■ WHAT YOU SHOULD DO:
Transcribe the records from their first line through the line containing "259L187 270L204 282L225", both ends included, and omit the pictures.

:: DATASET ::

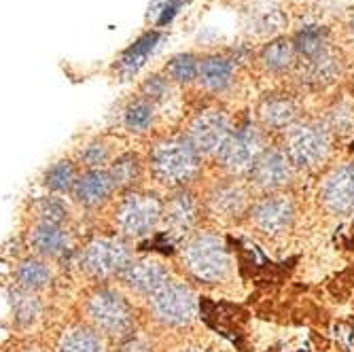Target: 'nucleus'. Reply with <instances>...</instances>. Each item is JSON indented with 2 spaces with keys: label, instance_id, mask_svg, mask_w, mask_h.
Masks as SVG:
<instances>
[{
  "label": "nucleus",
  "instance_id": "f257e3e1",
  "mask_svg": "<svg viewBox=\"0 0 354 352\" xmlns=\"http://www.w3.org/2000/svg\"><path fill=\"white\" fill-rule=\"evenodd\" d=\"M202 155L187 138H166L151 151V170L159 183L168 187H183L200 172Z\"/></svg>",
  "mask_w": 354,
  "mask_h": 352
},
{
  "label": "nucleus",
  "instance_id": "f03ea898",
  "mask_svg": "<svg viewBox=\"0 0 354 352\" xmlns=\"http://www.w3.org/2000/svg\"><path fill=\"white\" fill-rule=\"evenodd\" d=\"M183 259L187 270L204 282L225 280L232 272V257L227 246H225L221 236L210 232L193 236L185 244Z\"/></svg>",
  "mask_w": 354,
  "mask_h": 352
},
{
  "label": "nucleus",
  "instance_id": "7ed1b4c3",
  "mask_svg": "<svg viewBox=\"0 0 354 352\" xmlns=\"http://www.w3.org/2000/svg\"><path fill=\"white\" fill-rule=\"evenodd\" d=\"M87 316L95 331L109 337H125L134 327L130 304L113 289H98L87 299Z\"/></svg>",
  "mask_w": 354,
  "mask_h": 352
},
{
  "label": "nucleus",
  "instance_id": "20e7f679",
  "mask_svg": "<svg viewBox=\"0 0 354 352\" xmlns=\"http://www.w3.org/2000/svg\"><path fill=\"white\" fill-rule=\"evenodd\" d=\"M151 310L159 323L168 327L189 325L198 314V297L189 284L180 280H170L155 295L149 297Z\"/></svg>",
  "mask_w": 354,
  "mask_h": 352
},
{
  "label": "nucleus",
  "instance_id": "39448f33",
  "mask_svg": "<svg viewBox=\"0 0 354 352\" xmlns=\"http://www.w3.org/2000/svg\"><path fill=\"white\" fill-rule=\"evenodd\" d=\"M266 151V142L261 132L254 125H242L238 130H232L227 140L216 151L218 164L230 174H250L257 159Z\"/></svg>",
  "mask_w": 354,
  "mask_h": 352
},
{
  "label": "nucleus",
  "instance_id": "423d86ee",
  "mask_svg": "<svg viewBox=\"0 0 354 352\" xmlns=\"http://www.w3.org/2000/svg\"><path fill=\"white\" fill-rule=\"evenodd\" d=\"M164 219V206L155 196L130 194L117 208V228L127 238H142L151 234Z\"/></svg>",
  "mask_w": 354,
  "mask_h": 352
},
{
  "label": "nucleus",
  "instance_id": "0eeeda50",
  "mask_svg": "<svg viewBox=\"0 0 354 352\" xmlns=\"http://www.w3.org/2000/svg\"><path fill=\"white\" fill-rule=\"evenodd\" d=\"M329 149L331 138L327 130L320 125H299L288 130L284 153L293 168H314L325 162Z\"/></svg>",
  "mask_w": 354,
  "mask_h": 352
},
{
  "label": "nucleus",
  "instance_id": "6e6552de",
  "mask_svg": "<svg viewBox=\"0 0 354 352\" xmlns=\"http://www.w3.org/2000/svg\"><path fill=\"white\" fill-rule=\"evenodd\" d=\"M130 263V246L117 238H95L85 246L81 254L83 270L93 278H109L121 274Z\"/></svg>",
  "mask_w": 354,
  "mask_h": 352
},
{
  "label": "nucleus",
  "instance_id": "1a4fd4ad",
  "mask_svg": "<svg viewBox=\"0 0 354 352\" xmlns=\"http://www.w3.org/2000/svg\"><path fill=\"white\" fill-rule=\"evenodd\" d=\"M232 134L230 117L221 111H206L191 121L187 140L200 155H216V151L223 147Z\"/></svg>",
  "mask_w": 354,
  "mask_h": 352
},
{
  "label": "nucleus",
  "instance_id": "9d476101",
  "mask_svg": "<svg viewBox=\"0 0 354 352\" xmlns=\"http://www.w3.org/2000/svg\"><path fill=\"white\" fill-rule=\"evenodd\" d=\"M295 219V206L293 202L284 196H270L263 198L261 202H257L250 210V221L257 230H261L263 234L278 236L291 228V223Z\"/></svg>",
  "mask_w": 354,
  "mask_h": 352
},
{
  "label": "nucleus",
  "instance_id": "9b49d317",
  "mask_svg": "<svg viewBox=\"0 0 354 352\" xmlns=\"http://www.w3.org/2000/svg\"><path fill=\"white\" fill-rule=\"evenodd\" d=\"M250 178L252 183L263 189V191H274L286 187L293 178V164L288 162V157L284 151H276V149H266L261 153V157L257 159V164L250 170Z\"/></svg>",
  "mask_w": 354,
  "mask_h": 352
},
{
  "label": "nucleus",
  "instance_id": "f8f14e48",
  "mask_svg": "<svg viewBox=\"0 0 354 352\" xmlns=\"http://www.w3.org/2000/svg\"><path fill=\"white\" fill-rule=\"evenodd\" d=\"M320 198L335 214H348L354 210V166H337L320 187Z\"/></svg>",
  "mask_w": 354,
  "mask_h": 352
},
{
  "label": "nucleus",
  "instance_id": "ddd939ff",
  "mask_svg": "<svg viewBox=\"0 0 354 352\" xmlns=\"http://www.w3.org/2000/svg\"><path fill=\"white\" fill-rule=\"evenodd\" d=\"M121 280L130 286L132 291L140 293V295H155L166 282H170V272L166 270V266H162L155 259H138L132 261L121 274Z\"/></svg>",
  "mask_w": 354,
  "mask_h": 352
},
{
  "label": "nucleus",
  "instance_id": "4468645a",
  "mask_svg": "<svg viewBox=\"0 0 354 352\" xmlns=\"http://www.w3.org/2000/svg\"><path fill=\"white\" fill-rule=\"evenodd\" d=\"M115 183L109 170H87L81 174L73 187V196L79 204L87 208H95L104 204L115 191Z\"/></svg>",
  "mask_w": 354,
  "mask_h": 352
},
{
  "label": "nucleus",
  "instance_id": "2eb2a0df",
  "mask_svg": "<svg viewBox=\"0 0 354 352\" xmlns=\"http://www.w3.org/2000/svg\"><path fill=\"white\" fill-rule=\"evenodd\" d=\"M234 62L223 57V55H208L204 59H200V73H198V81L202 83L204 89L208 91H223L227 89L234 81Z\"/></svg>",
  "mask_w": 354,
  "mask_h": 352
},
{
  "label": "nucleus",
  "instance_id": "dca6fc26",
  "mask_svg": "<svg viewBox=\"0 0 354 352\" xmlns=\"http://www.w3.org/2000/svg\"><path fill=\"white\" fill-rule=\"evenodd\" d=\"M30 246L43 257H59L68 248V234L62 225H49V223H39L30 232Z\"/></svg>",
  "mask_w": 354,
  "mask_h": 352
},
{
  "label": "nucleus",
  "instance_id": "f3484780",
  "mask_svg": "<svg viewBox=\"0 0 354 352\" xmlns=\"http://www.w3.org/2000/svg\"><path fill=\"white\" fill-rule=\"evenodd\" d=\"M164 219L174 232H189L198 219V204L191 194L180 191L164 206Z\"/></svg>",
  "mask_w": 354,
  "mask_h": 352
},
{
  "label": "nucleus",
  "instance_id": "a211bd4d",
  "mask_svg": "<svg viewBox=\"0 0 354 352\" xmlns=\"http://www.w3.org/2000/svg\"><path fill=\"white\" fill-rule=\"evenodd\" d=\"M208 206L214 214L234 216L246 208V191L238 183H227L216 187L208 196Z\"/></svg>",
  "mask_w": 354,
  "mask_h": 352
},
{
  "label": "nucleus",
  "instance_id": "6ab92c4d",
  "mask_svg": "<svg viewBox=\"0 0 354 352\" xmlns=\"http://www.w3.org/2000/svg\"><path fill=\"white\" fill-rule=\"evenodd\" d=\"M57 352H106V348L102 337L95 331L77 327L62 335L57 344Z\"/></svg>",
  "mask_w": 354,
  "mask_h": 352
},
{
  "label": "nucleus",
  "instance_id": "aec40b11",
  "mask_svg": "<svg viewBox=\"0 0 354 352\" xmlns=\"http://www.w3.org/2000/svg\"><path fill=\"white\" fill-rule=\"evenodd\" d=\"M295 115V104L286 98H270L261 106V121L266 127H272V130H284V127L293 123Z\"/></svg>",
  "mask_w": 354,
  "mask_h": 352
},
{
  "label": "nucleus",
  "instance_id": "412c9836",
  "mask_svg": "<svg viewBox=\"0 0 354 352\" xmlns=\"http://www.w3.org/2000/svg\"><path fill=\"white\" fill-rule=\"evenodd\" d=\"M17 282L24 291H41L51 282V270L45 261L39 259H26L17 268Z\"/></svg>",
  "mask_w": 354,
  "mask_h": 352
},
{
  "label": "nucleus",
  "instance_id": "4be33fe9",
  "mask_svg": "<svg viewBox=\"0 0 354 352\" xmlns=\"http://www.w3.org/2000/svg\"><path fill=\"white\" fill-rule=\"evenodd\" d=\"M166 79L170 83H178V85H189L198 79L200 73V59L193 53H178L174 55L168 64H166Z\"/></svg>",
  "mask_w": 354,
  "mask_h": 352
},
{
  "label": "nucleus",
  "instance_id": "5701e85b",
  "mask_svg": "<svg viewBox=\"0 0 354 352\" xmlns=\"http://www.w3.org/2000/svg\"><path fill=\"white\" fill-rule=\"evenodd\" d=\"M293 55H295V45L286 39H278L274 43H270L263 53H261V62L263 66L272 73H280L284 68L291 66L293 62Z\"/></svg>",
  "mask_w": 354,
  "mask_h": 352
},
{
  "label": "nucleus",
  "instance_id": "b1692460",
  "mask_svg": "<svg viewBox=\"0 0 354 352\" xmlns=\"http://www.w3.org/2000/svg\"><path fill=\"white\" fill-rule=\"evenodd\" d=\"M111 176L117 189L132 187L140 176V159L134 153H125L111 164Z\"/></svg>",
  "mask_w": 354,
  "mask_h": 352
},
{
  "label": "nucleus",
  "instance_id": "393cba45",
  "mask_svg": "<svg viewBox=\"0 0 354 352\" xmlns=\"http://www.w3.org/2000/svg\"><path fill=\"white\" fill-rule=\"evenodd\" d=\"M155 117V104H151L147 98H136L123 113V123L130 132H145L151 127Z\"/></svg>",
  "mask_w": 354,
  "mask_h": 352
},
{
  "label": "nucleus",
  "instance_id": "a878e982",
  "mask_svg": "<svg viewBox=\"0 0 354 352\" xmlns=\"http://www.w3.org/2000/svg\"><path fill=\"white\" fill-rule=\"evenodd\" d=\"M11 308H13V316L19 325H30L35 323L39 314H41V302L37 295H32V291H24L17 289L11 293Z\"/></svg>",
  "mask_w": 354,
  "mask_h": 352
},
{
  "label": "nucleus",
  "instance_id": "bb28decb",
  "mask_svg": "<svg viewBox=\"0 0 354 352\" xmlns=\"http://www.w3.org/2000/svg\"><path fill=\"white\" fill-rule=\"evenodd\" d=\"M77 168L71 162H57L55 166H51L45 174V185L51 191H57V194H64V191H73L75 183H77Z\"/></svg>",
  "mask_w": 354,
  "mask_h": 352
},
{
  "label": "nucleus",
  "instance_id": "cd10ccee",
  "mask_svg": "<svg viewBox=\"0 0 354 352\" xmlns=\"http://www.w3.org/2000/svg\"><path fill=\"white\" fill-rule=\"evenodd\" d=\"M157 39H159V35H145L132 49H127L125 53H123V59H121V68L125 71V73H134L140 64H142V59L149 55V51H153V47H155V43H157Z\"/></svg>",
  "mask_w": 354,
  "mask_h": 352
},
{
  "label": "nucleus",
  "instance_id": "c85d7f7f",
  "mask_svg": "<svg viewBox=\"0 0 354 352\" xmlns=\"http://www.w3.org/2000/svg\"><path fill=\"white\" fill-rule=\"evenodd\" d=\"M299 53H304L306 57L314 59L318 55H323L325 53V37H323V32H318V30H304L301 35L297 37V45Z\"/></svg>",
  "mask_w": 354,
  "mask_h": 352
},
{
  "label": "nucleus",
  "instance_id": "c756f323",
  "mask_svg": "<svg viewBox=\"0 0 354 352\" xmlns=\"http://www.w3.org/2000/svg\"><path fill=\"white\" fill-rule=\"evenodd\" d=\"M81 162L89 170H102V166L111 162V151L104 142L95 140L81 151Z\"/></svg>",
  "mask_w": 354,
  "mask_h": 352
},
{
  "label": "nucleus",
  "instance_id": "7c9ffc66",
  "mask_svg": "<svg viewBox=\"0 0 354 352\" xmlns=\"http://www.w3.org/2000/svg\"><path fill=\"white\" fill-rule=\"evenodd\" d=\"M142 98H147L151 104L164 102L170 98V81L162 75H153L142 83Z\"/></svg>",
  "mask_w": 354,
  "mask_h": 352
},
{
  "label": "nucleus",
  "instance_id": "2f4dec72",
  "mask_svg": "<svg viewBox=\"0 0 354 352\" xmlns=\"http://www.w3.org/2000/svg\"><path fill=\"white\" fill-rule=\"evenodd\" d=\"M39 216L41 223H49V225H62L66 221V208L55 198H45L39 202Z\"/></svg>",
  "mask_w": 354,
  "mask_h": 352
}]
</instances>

:::

■ COMPLETE RESPONSE:
Target: 'nucleus'. Reply with <instances>...</instances>. Each item is JSON indented with 2 spaces with keys: label, instance_id, mask_svg, mask_w, mask_h.
Masks as SVG:
<instances>
[{
  "label": "nucleus",
  "instance_id": "f257e3e1",
  "mask_svg": "<svg viewBox=\"0 0 354 352\" xmlns=\"http://www.w3.org/2000/svg\"><path fill=\"white\" fill-rule=\"evenodd\" d=\"M202 155L187 138H166L151 151V170L159 183L168 187H183L200 172Z\"/></svg>",
  "mask_w": 354,
  "mask_h": 352
},
{
  "label": "nucleus",
  "instance_id": "f03ea898",
  "mask_svg": "<svg viewBox=\"0 0 354 352\" xmlns=\"http://www.w3.org/2000/svg\"><path fill=\"white\" fill-rule=\"evenodd\" d=\"M183 259L187 270L204 282L225 280L232 272V257L227 246H225L221 236L210 232L193 236L185 244Z\"/></svg>",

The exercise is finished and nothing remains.